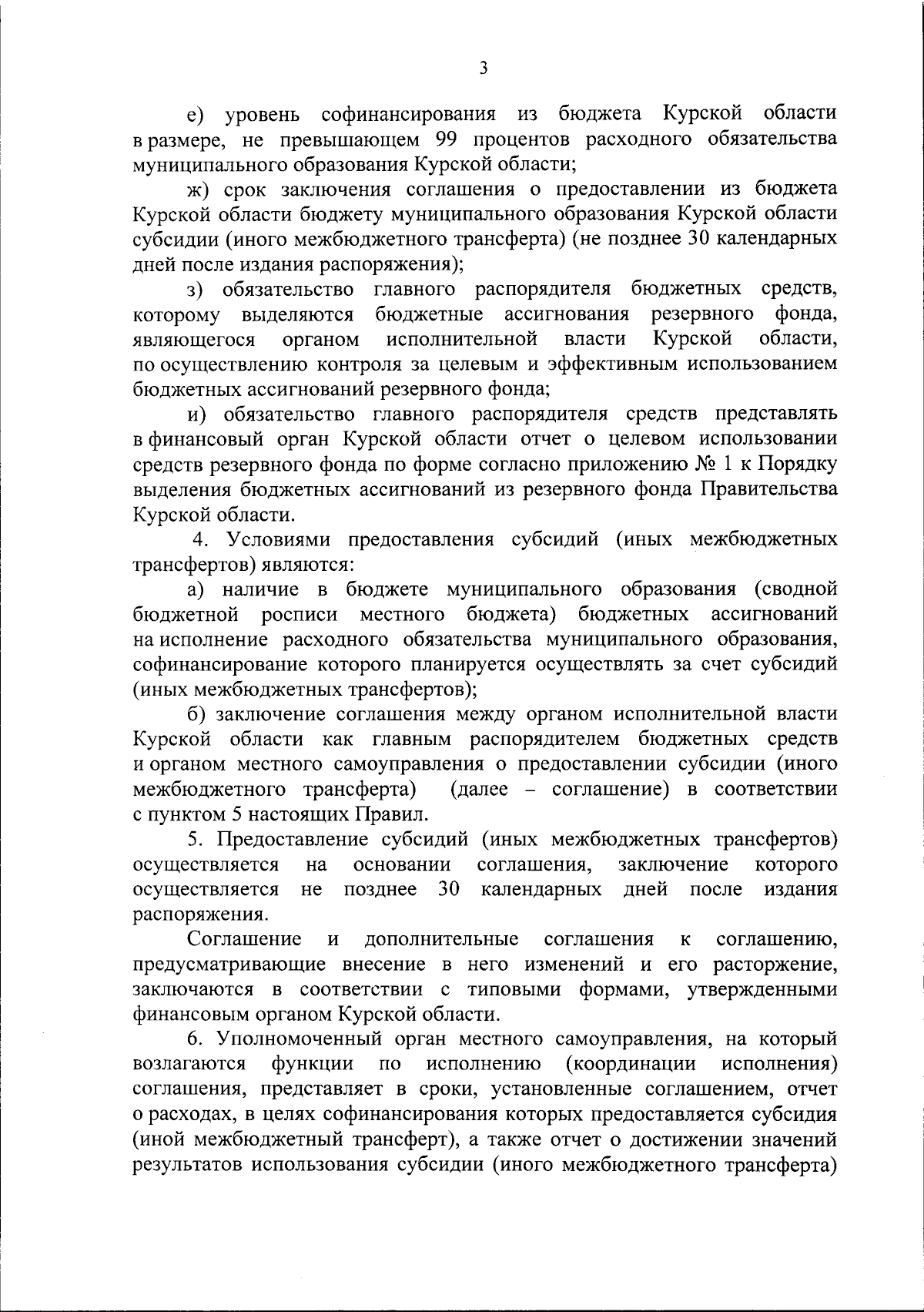 3

е) уровень софинансирования из бюджета Курской области в размере, не превышающем 99 процентов расходного обязательства муниципального образования Курской области;

ж) срок заключения соглашения о предоставлении из бюджета Курской области бюджету муниципального образования Курской области субсидии (иного межбюджетного трансферта) (не позднее 30 календарных дней после издания распоряжения);

з) обязательство главного распорядителя бюджетных средств, которому выделяются бюджетные ассигнования резервного фонда, являющегося органом исполнительной власти Курской области, по осуществлению контроля за целевым и эффективным использованием бюджетных ассигнований резервного фонда;

и) обязательство главного распорядителя средств представлять в финансовый орган Курской области отчет о целевом использовании средств резервного фонда по форме согласно приложению № 1 к Порядку выделения бюджетных ассигнований из резервного фонда Правительства Курской области.

4. Условиями предоставления субсидий (иных межбюджетных трансфертов) являются:

а) наличие в бюджете муниципального образования (сводной бюджетной росписи местного бюджета) бюджетных ассигнований на исполнение расходного обязательства муниципального образования, софинансирование которого планируется осуществлять за счет субсидий (иных межбюджетных трансфертов);

б) заключение соглашения между органом исполнительной власти Курской области как главным распорядителем бюджетных средств и органом местного самоуправления о предоставлении субсидии (иного межбюджетного трансферта) (далее – соглашение) в соответствии с пунктом 5 настоящих Правил.

5. Предоставление субсидий (иных межбюджетных трансфертов) осуществляется на основании соглашения, заключение которого осуществляется не позднее 30 календарных дней после издания распоряжения.

Соглашение и дополнительные соглашения к соглашению, предусматривающие внесение в него изменений и его расторжение, заключаются в соответствии с типовыми формами, утвержденными финансовым органом Курской области.

6. Уполномоченный орган местного самоуправления, на который возлагаются функции по исполнению (координации исполнения) соглашения, представляет в сроки, установленные соглашением, отчет о расходах, в целях софинансирования которых предоставляется субсидия (иной межбюджетный трансферт), а также отчет о достижении значений результатов использования субсидии (иного межбюджетного трансферта)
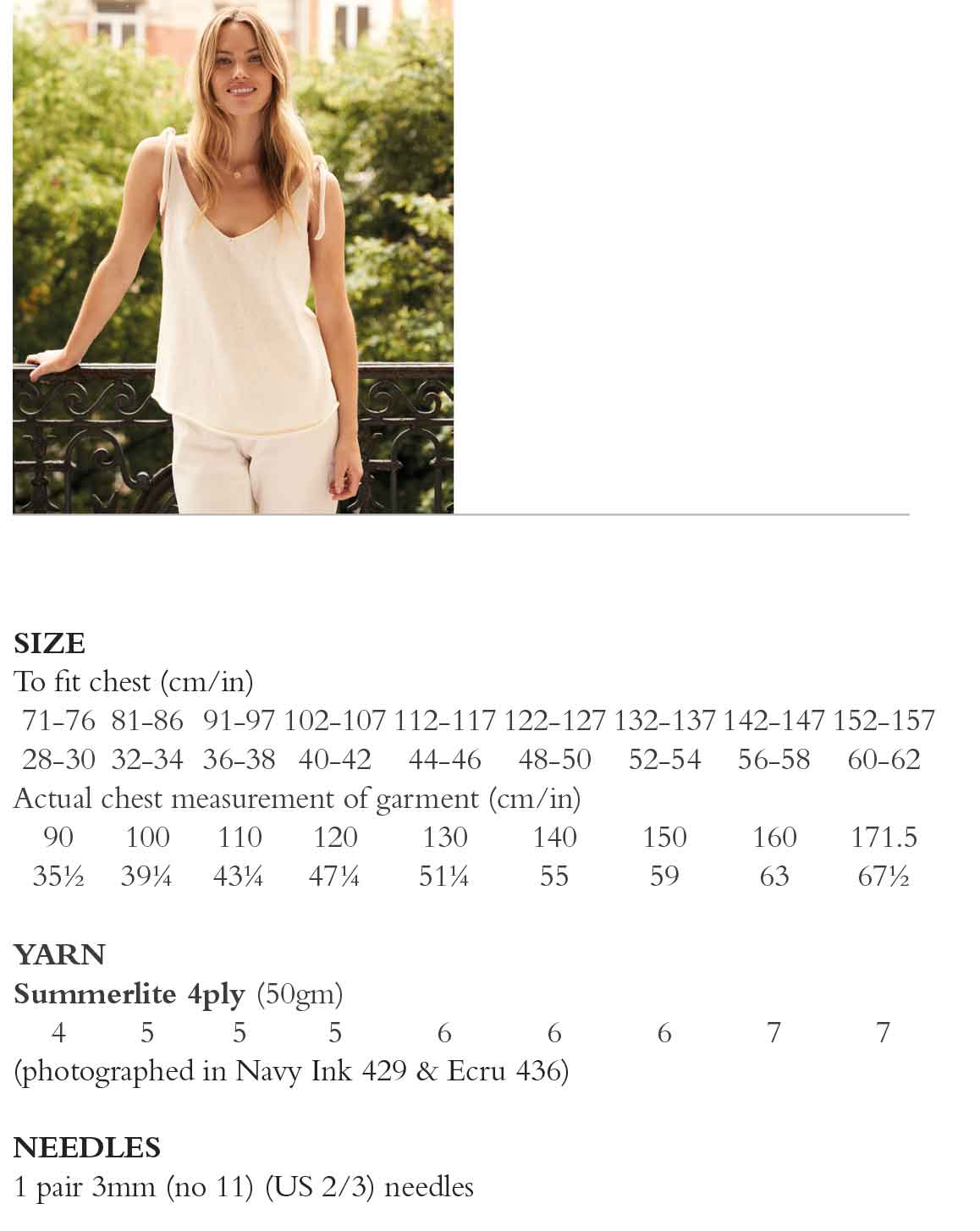 SIZE
To fit chest (cm/in)
71-76 81-86 91-97 102-107 112-117 122-127 132-137 142-147 152-157
28-30 32-34 36-38 40-42 44-46 48-50 52-54 56-58 60-62
Actual chest measurement of garment (cm/in)
90 100 110 120 130 140 150 160 171.5
35½ 39¼ 43¼ 47¼ 51¼ 55 59 63 67½

YARN
Summerlite 4ply (50gm)
4 5 5 5 6 6 6 7 7
(photographed in Navy Ink 429 & Ecru 436)

NEEDLES
1 pair 3mm (no 11) (US 2/3) needles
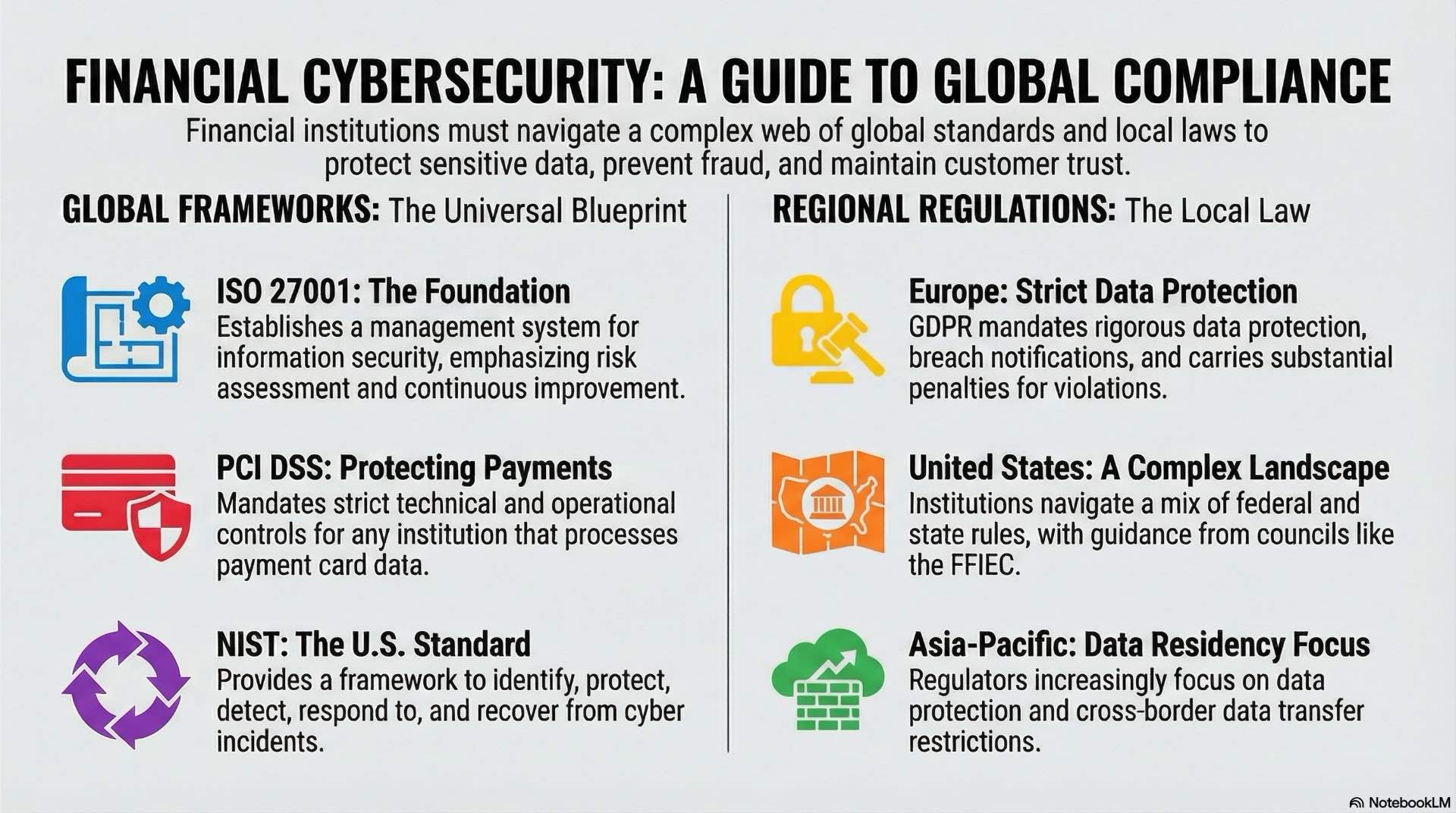 FINANCIAL CYBERSECURITY: A GUIDE TO GLOBAL COMPLIANCE

Financial institutions must navigate a complex web of global standards and local laws to protect sensitive data, prevent fraud, and maintain customer trust.

GLOBAL FRAMEWORKS: The Universal Blueprint

ISO 27001: The Foundation
Establishes a management system for information security, emphasizing risk assessment and continuous improvement.

PCI DSS: Protecting Payments
Mandates strict technical and operational controls for any institution that processes payment card data.

NIST: The U.S. Standard
Provides a framework to identify, protect, detect, respond to, and recover from cyber incidents.

REGIONAL REGULATIONS: The Local Law

Europe: Strict Data Protection
GDPR mandates rigorous data protection, breach notifications, and carries substantial penalties for violations.

United States: A Complex Landscape
Institutions navigate a mix of federal and state rules, with guidance from councils like the FFIEC.

Asia-Pacific: Data Residency Focus
Regulators increasingly focus on data protection and cross-border data transfer restrictions.

NotebookLM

________________

Gather up every line from the listing above in which the word "распорядителя" occurs.

з) обязательство главного распорядителя бюджетных средств, которому выделяются бюджетные ассигнования резервного фонда, являющегося органом исполнительной власти Курской области, по осуществлению контроля за целевым и эффективным использованием бюджетных ассигнований резервного фонда;
и) обязательство главного распорядителя средств представлять в финансовый орган Курской области отчет о целевом использовании средств резервного фонда по форме согласно приложению № 1 к Порядку выделения бюджетных ассигнований из резервного фонда Правительства Курской области.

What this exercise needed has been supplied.